Memory is defined as the long term storage of data or knowledge extracted from the session history. Using the memory manager mem0, we convert the history into a specific format to be persisted by the memory manager:

memory = Memory.from_config(config)

messages: list[dict] = []
for content in history:
    role = content.role
    if role == "model":
        role = "assistant"
    part = content.parts[0].text
    messages.append({"role": role, "content": part})

memory.add(messages, user_id=user_id)

We can extract the persisted memories in the process of constructing the context by adding it to the system prompt before passing it to the model for inference:

relevant_memories = memory.search(query=query, user_id=user_id)
memories_str = "\n".join(f"- {entry['memory']}" for entry in relevant_memories["results"])
memory_system_prompt = system_prompt_v2.format(memories_str=memories_str)

config = genai.types.GenerateContentConfig(
    tools=tools,
    temperature=0.0,
    system_instruction=memory_system_prompt
)

response = client.models.generate_content(
    model="gemini-2.5-flash",
    contents=history,
    config=config
)

Based on the Gemini with memory post, I re-created the given agent example to show how the various components work together as described above:

From the code above, it demonstrates some of the core components used in context engineering as discussed perviously:

The system prompt was defined in system_prompt_v2 as a global string template.
The tool definitions are provided by the MCP server via the MCP client and an additional the built-in google maps tool from Gemini SDK.
The long term memory is created via the OSS mem0 client using Memory.from_config.

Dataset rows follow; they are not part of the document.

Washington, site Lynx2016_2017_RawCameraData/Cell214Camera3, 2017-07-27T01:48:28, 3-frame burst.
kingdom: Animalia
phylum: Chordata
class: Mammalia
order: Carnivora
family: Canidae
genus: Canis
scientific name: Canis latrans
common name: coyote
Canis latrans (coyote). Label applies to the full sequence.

We define some basic configurations such as the embedding and LLM models to use.
No artifacts or RAG is required for this simple example so none are defined.
The conversation history is stored in an internal history list which stores each conversation turn between the user and the agent. The history is formatted and added back to long term memory.
The user query is the input passed via the CLI to the model chat loop.

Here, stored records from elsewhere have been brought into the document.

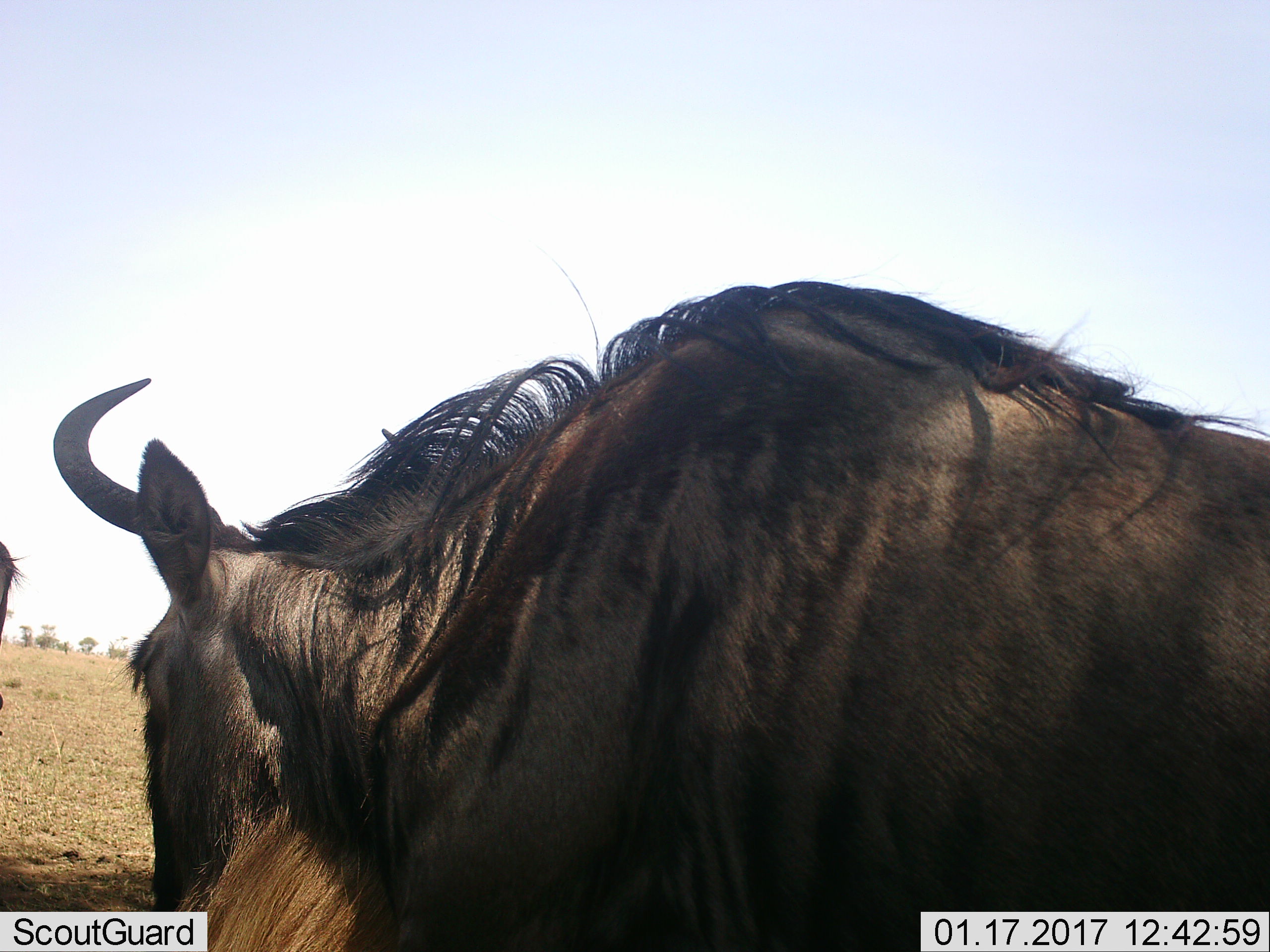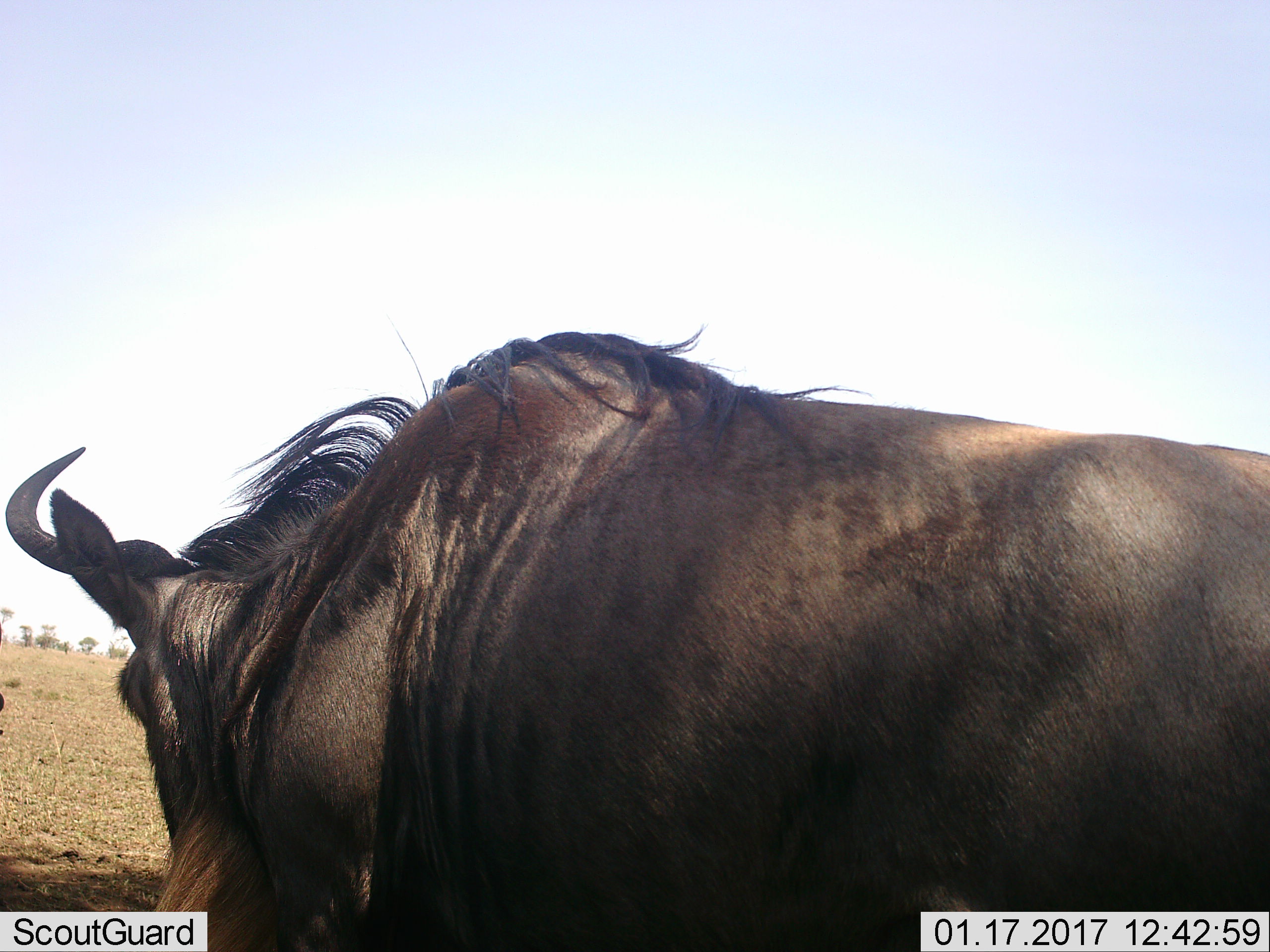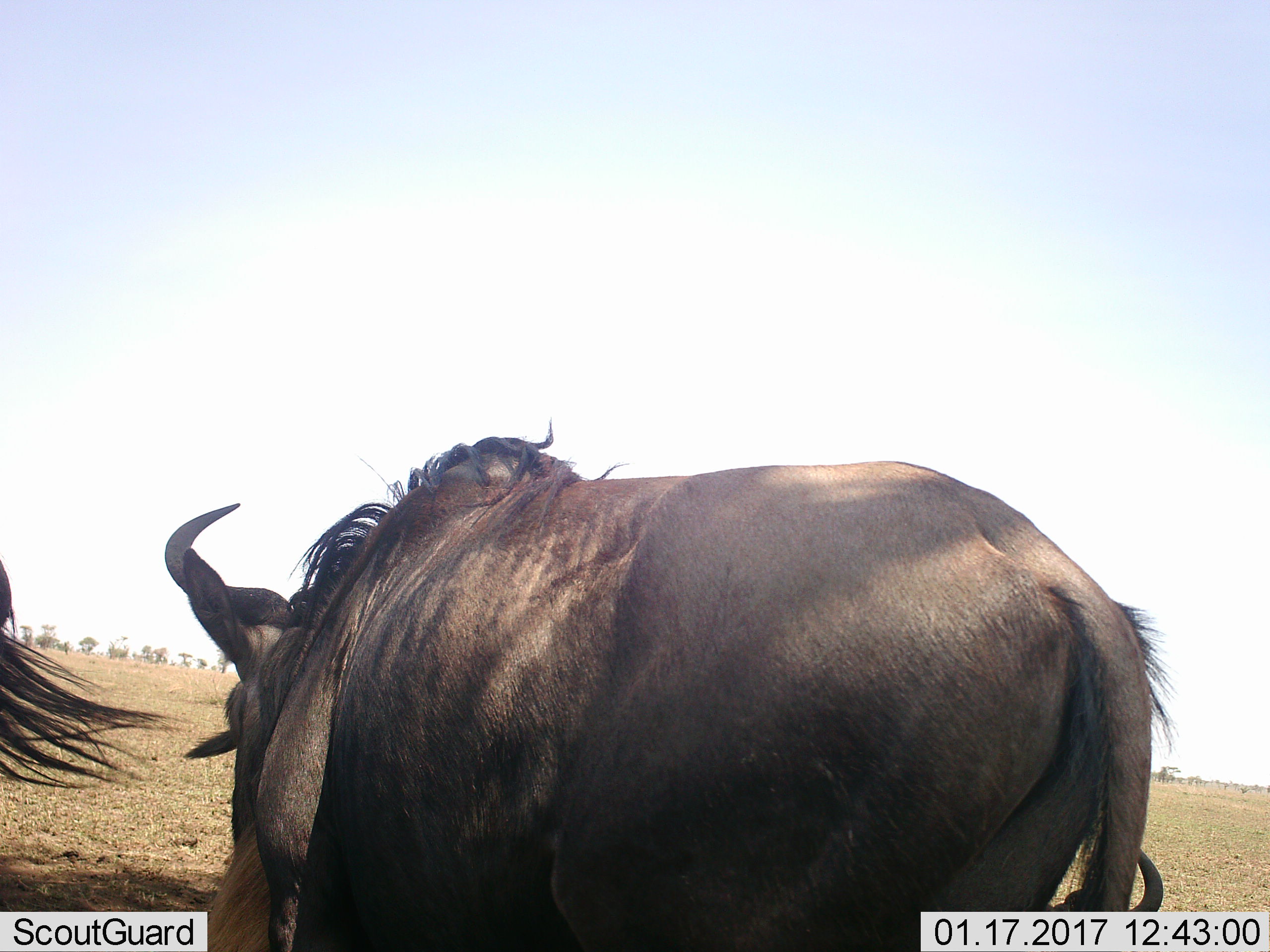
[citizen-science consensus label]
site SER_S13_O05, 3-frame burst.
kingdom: Animalia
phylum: Chordata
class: Mammalia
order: Artiodactyla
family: Bovidae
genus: Connochaetes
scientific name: Connochaetes taurinus taurinus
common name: blue wildebeest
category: wildebeestblue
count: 2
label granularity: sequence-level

The agent connects to an MCP server running on localhost with a single tool of current_temperature, which is formatted with the following Gemini tool schema:

[Tool(name='current_temperature', title=None, description='', inputSchema={'properties': {'location': {'title': 'Location', 'type': 'string'}}, 'required': ['location'], 'title': 'current_temperatureArguments', 'type': 'object'}, outputSchema={'properties': {'result': {'title': 'Result', 'type': 'string'}}, 'required': ['result'], 'title': 'current_temperatureOutput', 'type': 'object'}, icons=None, annotations=None, meta=None)]

For this example, we hardcode it to return a fixed value of 25 degrees celsius but for real world usage, we would call an actual weather API. We pass in the initial user query of stating my current location and getting the current temperature. The agent responds with the hardcoded temperature from the MCP tool.

Context Enginnering

Note that the memories are still empty as this is the initial user query.

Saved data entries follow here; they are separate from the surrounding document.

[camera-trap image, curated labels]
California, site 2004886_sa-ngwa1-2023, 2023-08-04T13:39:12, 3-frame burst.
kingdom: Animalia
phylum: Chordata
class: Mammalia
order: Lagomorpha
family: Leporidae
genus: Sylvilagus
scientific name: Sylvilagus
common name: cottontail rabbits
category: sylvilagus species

Next, we ask a follow up question on where the nearest swimming pools are based on my current location. The relevant memories were extracted and passed to the LLM. This triggers the Google Maps tool call which started to find and list swimming pools with the query 'pools in Glasgow'

Context Enginnering

This is a very simple example of what can be achieved with context engineering. Further improvements can be made for a production ready application such as:

Persisting the conversational history in storage such as mongoDB.
Applying truncation strategies for the conversation history to reduce the context window size and improving model’s responses. The example adds the entire history back into memory without any further compaction techniques applied.
Moving the memory storage mechanism into an async background process.
Moving the system prompt into an external template system.
Use an external agent framework such as ADK to decouple the internal data structures to make the agent model agnostic.

More information and details can be accessed from the Context Engineering whitepaper.